A laboratory-numerical approach for modelling scale effects in dry granular slides

Abstract

Granular slides are omnipresent in both natural and industrial contexts. Scale effects are changes in physical behaviour of a phenomenon at different geometric scales, such as between a laboratory experiment and a corresponding larger event observed in nature. These scale effects can be significant and can render models of small size inaccurate by underpredicting key characteristics such as flow velocity or runout distance. Although scale effects are highly relevant to granular slides due to the multiplicity of length and time scales in the flow, they are currently not well understood. A laboratory setup under Froude similarity has been developed, allowing dry granular slides to be investigated at a variety of scales, with a channel width configurable between 0.25 and 1.00 m.
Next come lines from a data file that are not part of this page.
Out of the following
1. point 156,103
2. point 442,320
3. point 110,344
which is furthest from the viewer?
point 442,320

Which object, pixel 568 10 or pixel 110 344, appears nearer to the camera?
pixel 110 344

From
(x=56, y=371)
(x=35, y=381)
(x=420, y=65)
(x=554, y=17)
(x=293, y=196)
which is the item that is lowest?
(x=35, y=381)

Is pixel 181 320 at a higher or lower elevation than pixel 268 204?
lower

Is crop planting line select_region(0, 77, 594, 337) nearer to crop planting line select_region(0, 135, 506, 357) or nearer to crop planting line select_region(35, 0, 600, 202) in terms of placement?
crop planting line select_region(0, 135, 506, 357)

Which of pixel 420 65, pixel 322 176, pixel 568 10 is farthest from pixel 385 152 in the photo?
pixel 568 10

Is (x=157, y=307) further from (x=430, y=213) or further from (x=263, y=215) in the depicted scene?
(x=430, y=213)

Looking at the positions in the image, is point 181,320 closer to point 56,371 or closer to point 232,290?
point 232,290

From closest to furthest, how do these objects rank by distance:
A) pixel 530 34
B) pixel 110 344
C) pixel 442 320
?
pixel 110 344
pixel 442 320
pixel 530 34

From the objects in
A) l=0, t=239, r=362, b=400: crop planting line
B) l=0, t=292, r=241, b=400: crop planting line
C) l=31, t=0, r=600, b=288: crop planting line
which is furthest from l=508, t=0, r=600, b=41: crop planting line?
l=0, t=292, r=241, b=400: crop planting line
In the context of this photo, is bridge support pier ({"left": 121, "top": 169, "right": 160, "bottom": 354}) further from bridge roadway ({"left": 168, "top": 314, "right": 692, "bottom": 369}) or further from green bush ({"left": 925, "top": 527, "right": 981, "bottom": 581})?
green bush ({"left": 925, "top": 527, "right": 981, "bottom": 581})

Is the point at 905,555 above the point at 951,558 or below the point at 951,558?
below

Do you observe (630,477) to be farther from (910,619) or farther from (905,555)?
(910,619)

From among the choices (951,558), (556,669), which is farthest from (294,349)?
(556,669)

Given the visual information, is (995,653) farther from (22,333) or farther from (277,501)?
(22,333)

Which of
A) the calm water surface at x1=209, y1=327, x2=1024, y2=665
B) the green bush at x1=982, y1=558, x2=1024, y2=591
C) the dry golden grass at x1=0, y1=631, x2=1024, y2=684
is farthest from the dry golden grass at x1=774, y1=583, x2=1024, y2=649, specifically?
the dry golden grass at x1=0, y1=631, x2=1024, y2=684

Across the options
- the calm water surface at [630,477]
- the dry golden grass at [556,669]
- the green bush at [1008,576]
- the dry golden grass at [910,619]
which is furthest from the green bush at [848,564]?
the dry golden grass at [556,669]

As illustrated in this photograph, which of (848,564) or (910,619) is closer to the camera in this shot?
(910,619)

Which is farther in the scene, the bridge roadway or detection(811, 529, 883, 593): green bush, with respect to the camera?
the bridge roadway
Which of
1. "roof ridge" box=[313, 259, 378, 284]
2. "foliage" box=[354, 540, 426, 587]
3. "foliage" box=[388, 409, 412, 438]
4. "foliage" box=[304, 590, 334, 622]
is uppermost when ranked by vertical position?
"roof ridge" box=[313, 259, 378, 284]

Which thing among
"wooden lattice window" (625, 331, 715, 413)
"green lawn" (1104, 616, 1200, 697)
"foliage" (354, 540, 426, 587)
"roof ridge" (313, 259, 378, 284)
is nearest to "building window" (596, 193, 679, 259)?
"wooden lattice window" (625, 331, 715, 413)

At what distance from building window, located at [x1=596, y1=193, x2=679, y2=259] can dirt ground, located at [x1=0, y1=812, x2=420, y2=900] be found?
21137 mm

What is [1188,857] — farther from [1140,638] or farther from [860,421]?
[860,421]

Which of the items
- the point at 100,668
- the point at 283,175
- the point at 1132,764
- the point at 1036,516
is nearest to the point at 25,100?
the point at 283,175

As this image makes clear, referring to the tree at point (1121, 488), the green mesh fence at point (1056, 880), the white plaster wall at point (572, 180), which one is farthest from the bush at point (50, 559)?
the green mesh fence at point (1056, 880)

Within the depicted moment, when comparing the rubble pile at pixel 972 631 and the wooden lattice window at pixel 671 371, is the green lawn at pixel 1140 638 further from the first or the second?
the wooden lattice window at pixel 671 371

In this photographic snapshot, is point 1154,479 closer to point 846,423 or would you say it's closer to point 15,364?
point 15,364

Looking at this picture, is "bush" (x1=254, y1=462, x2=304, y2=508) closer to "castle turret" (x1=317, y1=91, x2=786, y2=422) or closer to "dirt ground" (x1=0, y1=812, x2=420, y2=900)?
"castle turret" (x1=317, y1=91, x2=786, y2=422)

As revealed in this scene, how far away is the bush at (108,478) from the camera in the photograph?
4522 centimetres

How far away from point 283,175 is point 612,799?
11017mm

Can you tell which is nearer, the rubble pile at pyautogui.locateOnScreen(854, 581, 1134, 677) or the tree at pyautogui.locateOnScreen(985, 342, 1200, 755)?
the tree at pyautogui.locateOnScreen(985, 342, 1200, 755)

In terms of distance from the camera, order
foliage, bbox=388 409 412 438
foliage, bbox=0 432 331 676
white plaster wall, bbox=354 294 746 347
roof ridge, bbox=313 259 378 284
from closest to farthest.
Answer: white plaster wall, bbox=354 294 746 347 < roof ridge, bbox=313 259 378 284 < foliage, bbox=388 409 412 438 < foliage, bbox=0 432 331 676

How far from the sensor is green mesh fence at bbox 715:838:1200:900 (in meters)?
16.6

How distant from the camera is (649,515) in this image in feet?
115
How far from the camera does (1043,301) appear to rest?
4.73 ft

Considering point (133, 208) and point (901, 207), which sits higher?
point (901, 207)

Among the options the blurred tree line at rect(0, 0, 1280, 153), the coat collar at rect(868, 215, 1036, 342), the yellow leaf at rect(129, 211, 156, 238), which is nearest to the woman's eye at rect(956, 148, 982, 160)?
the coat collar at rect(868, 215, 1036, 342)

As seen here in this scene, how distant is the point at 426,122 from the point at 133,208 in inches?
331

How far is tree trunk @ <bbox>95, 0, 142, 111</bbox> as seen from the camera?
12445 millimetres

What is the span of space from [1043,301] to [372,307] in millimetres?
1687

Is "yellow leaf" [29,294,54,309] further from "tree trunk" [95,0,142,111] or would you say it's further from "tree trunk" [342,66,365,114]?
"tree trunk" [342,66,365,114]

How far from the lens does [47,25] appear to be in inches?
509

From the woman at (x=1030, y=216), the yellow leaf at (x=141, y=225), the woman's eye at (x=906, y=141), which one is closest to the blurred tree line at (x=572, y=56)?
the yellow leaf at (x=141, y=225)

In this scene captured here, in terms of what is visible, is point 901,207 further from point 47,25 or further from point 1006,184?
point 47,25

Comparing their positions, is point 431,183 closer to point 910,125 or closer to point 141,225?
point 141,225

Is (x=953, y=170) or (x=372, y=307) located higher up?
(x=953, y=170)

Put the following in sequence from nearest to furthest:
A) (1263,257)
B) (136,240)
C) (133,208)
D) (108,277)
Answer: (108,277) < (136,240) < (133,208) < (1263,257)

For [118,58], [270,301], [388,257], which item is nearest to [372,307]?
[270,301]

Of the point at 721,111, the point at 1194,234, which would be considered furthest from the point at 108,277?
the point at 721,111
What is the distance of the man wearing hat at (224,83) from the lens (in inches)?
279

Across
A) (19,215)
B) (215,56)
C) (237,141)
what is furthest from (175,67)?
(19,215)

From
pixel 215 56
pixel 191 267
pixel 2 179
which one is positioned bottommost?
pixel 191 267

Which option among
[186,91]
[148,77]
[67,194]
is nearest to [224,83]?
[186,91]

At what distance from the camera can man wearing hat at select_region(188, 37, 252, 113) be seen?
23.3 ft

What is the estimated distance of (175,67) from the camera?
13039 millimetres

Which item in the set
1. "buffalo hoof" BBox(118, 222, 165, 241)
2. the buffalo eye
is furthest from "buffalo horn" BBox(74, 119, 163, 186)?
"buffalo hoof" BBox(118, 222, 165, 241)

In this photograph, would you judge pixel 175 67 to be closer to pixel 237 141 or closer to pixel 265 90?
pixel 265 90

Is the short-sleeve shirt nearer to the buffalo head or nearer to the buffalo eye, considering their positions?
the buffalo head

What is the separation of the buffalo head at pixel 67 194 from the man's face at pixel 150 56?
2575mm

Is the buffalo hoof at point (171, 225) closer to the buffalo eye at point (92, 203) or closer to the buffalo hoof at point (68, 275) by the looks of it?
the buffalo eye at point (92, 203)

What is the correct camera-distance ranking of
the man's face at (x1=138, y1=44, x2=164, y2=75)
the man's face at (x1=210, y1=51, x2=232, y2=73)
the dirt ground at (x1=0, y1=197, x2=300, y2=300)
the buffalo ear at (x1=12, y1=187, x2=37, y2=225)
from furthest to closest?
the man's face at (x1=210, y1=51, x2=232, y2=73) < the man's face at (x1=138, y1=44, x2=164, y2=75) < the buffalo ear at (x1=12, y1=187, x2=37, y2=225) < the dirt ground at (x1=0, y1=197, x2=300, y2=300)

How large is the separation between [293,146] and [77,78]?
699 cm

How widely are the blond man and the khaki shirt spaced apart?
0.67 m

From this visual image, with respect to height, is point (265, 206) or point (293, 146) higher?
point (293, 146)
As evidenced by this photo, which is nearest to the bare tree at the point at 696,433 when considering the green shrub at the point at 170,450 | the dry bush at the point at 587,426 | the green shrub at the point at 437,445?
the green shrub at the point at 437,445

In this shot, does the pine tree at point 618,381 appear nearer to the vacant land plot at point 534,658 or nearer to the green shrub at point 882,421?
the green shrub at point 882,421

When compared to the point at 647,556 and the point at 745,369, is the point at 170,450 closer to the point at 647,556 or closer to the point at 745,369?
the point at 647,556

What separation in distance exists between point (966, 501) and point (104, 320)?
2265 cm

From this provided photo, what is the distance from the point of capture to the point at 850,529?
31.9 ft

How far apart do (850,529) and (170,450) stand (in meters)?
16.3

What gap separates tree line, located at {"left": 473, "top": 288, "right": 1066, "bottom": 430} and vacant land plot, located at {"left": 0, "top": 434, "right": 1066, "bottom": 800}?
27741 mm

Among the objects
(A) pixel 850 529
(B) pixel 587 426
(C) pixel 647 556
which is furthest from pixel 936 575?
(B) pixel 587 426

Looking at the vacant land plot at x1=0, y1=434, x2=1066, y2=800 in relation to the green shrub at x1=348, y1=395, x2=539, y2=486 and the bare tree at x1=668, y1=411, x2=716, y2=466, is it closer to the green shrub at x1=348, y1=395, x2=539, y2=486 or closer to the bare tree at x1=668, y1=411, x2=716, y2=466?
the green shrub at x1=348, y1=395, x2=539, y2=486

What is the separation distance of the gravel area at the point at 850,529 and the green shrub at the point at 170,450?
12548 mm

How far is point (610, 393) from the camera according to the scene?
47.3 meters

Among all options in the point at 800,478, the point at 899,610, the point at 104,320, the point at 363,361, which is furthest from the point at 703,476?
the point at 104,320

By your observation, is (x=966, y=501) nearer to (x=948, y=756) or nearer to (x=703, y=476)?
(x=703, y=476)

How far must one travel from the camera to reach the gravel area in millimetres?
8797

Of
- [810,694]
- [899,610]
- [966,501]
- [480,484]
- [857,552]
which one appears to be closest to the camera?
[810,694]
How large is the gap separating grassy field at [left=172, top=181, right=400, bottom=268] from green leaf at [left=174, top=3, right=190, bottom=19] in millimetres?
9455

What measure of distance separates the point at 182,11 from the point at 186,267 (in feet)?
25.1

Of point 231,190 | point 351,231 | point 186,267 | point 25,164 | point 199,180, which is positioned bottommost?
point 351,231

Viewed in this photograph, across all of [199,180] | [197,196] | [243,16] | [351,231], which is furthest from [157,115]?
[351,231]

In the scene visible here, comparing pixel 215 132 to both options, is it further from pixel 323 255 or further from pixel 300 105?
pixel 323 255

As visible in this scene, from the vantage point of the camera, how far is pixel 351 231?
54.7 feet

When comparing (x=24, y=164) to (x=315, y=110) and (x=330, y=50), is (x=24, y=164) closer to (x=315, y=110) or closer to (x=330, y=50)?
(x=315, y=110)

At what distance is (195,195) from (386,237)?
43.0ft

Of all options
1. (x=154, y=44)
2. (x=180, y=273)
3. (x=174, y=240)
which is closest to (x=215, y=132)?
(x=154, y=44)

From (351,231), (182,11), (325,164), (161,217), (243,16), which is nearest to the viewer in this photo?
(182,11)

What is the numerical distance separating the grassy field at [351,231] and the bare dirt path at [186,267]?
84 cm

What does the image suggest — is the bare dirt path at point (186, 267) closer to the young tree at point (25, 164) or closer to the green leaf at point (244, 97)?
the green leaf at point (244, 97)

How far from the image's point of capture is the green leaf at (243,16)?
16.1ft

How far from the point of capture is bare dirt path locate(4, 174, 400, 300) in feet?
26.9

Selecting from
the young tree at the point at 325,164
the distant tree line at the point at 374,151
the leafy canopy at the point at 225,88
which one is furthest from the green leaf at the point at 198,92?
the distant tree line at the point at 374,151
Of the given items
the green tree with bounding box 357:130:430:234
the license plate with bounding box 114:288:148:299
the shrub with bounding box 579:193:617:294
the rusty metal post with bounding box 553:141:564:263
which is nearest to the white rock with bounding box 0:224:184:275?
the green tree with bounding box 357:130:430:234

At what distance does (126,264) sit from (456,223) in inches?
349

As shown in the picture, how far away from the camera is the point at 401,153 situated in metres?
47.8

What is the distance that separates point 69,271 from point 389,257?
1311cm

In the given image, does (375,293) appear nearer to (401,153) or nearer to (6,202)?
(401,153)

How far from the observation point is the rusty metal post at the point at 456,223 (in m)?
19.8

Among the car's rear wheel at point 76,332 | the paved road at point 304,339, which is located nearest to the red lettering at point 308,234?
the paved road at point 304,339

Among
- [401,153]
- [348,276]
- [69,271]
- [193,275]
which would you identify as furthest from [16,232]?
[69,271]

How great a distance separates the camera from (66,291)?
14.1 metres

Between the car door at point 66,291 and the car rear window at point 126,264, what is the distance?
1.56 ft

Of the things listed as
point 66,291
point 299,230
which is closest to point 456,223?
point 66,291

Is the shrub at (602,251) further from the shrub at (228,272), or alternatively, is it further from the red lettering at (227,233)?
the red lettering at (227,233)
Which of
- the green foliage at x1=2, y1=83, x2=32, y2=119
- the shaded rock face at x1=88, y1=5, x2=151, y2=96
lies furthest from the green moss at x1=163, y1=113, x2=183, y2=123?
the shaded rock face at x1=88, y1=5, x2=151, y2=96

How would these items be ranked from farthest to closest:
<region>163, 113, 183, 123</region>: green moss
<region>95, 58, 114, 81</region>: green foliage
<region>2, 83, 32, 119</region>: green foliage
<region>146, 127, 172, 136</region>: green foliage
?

Maximum estimated grain Reynolds numbers, which quantify whether the drag force between a particle and the surrounding air act in a turbulent or viscous manner, are found in the range 102 − 103. A discrete element method (DEM) simulation has also been developed, validated against an axisymmetric column collapse and a granular slide experiment of Hutter et al. (Acta Mech 109:127–165, 1995), before being used to model the present laboratory experiments and to examine a granular slide of significantly larger scale. This article discusses the details of this laboratory-numerical approach, with the main aim of examining scale effects related to the grain Reynolds number. Increasing dust formation with increasing scale may also exert influence on laboratory experiments. Overall, significant scale effects have been identified for characteristics such as flow velocity and runout distance in the physical experiments. While the numerical modelling shows good general agreement at the medium scale, it does not capture differences in behaviour seen at the smaller scale, highlighting the importance of physical models in capturing these scale effects.